> **Texte fourni**
****************************************
La parole est à M. le rapporteur général.
M. Philippe Marini,
rapporteur général.
Il convient de rappeler que le barème des valeurs
relatives de l'usufruit et de la nue-propriété est fixé par l'article 762 du
code général des impôts, leur conversion en pleine propriété étant nécessaire
en vue de la détermination de l'assiette des droits de mutation à titre
gratuit. Or ce barème est identique depuis 1901, puisqu'il a été construit il y
a un siècle sur la base d'étapes d'espérance de vie de la période 1898-1903 et
d'un rendement des biens détenus en usufruit à 2 % l'an.
****************************************
[Données de relations spatiales]
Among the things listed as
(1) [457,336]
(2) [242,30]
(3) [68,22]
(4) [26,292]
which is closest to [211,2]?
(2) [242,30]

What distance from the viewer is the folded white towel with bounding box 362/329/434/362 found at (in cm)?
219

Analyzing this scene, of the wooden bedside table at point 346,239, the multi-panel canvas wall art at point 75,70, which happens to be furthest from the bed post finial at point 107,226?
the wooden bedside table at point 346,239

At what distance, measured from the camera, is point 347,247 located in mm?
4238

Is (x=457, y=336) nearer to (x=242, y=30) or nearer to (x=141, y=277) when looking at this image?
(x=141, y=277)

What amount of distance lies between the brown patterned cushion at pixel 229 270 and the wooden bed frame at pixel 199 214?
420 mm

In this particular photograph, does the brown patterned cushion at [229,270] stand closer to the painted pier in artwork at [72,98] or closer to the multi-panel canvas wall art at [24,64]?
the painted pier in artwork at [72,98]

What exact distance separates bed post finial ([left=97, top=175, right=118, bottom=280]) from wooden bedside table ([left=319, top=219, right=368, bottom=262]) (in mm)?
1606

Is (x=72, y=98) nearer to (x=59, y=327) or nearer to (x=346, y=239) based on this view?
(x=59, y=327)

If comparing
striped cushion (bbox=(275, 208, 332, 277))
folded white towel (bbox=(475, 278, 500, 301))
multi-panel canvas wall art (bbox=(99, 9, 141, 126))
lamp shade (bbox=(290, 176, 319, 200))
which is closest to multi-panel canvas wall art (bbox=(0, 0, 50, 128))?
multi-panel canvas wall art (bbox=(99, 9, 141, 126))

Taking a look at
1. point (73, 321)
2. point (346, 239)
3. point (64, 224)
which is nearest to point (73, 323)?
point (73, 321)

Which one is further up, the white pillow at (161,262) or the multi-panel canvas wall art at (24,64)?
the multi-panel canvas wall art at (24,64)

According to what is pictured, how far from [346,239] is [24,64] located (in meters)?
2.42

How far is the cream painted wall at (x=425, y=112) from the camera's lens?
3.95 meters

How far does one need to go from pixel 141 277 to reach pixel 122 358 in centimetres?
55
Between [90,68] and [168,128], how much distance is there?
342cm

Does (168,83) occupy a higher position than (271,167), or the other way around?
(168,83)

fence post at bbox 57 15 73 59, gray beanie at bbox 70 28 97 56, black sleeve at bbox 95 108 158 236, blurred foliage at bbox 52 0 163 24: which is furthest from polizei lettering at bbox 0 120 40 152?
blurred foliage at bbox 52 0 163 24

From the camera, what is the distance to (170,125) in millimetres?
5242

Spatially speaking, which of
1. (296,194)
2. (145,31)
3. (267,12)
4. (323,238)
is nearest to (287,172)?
****************************************
> **Exercices**
1. Résumez en deux phrases le texte sur le barème de l'usufruit.
2. Poursuivez le texte sur le barème de l'usufruit après sa dernière phrase.
Les lignes n'interviennent pas dans ce travail.

> **Réponses**
1. Le rapporteur général rappelle que l'article 762 du code général des impôts fixe le barème des valeurs relatives de l'usufruit et de la nue-propriété, dont la conversion en pleine propriété sert à déterminer l'assiette des droits de mutation à titre gratuit. Ce barème n'a pas changé depuis 1901, car il a été construit il y a un siècle à partir de l'espérance de vie de la période 1898-1903 et d'un rendement des biens détenus en usufruit de 2 % l'an.

2.
Le maintien d'un tel barème a pour principale conséquence d'être très
pénalisant pour les contribuables en maximisant l'assiette de l'impôt. L'an
dernier, nous avions appelé l'attention sur cette anomalie - un archaïsme
incroyable ! - et la commission des finances avait déjà proposé un amendement
visant à actualiser ce barème. A la suite des explications de M. Pierret, qui
représentait le ministre des finances, j'avais accepté de retirer l'amendement
de la commission. M. le secrétaire d'Etat avait en effet jugé nécessaire de
faire « évoluer une situation devenue largement absurde ».
Madame le secrétaire d'Etat, aucune mesure n'est proposée dans le projet de
loi de finances pour 2001. Malgré la réflexion qui avait été annoncée par M.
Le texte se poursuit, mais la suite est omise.